Readers are encouraged to send us questions, comments, or opinions by email, FacebookTwitter, or Instagram. We’ll try to cover them here several times a week.

You can access Marriott’s page for Suite Night Awards here.

READ MORE: Marriott Bonvoy Rate & Bonus Points Offers

Email From The Reader:

I am finding the suite night upgrade awards Elite Status “benefit” to be a complete scam.

Case in point, The Elizabeth Autograph Collection in Fort Collins Colorado. I have a two night reservation booked there for which I had applied suite night awards, which were denied early the morning of check-in. However, looking at their website, they still have three suites available that are upgrade eligible.

I called both the hotel and Marriott reservations. The first person at reservations I spoke to said that the hotel makes the decision. The manager at the hotel whom I then spoke to said that they simply receive notice from Marriott about the award approval or denial and act on that. A second call to a different person at reservations connected me with a supervisor who initially said they can’t see how many rooms are open, to which I replied that I was seeing it in real time on the website that there were three eligible suites open for reservation. She then said “well, it’s an automated system that neither the hotel management nor reservations can override”.
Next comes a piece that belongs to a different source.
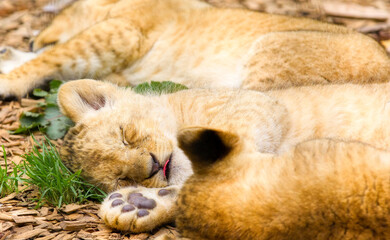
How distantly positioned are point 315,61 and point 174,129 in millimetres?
1836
In other words Marriott has a system in place that leaves eligible suites empty and actively screws over elite members.

Marriott has a page on its website (access here) where it tries to explain how these Suite Night Awards work.
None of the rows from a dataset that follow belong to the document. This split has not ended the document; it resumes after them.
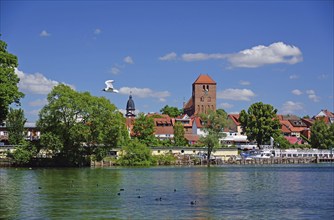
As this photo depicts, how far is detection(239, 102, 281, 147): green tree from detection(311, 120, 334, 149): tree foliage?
12.4 m

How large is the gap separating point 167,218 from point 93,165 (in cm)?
5880

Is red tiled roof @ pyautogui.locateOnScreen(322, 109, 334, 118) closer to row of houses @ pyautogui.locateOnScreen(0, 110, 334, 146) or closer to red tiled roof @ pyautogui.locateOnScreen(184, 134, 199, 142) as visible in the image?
row of houses @ pyautogui.locateOnScreen(0, 110, 334, 146)

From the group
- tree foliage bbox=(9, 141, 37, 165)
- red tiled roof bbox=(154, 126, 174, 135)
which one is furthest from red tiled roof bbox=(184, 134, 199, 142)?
tree foliage bbox=(9, 141, 37, 165)

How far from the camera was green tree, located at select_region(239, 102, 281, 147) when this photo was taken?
388 feet

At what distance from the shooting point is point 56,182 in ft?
161

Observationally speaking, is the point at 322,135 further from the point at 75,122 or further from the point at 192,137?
the point at 75,122

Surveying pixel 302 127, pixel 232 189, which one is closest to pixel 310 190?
pixel 232 189

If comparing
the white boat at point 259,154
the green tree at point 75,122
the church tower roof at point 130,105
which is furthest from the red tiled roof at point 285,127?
the green tree at point 75,122

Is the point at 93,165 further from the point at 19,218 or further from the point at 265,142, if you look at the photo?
the point at 19,218

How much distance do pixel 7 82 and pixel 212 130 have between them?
52.9 metres

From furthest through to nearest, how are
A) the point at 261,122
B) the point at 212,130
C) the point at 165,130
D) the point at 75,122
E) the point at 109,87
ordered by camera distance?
1. the point at 165,130
2. the point at 261,122
3. the point at 212,130
4. the point at 75,122
5. the point at 109,87

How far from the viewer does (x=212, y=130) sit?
100938mm

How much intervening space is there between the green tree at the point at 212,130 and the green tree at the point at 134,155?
12.3 m

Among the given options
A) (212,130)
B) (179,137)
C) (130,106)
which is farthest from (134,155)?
(130,106)
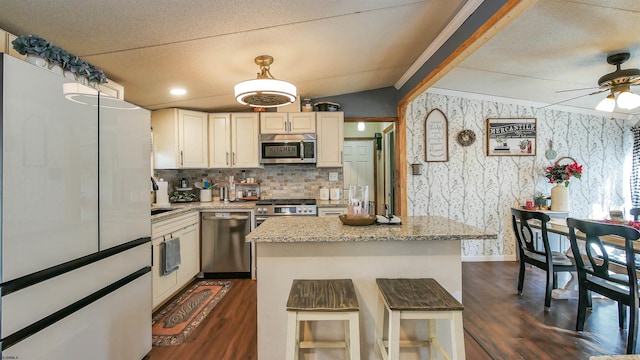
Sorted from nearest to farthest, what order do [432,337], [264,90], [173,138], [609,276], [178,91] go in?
[432,337]
[609,276]
[264,90]
[178,91]
[173,138]

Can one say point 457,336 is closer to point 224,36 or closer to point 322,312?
point 322,312

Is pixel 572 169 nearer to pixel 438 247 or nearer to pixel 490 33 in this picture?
pixel 490 33

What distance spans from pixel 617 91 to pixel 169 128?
4.91 meters

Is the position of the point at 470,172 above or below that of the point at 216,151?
below

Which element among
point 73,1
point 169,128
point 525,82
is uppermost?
point 525,82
Here are the two most relevant points:

How do you determine if my request is available?

Once you request to use your Suite Night Awards for a stay, we will check the upgrade availability starting five days prior to arrival and will keep checking every day until 2:00 PM local hotel time, one day prior to arrival.

AND

How do you determine if a room is available for a Suite Night Award?

The hotel’s system will automatically check for availability five days before arrival. If availability is not confirmed five days before arrival, availability is checked each day before arrival, up to 2:00 PM hotel time one day prior to arrival. If Suite Night Awards cannot be confirmed on the day before arrival, the awards are credited back to the member’s account.
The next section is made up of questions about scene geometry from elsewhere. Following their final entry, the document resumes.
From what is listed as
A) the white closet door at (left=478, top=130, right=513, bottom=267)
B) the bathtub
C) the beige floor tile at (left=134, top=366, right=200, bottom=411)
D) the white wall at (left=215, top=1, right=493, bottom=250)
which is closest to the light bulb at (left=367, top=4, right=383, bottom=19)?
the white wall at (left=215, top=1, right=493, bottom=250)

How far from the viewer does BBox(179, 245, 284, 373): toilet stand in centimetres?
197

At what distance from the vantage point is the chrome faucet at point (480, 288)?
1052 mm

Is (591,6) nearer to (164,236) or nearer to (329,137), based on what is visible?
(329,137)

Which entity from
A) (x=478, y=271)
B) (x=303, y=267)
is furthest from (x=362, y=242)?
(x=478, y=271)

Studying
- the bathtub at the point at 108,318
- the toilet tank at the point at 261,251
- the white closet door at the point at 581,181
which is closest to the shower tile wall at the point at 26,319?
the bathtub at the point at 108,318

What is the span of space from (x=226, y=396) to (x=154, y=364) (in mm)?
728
There is also a glitch on Marriott’s website that sometimes prevents applying an SNA for a valid booking:

Reader Question: Marriott Bonvoy Suite Night Awards Cannot Be Applied To Prepaid Reservations? (Workaround Explained)

You have to remember that even if your SNA is denied it doesn’t mean that you won’t be upgraded to a suite for the duration of your stay. It merely means that the automated system could not fulfill the request by the parameters set by Marriott and the hotel.

It is also understandable that a hotel and Marriott won’t allow the assignment of the hotel’s entire suite inventory as SNAs.

Where SNA works the best?

International luxury properties previously under Starwood (St. Regis, Luxury Collection, and W).

You will have most difficulty using them at Marriott legacy brands in the United States that often have very limited suite inventory to begin with.

Conclusion

Some members claim that their SNAs never get approved, only to expire unused.

Even back in the Starwood times, I found them mostly useless as I often book at the last minute and hotels where I tend to stay at upgrade well regardless of whether you are using SNA.

They will work the best at hotels outside of the United States and at luxury brands, where suites are a more significant share of room inventory.

The SNA process is automated, and messaging the hotel or Bonvoy regarding it is fruitless. Think of it as a bonus that may sometimes work, but most of the time won’t.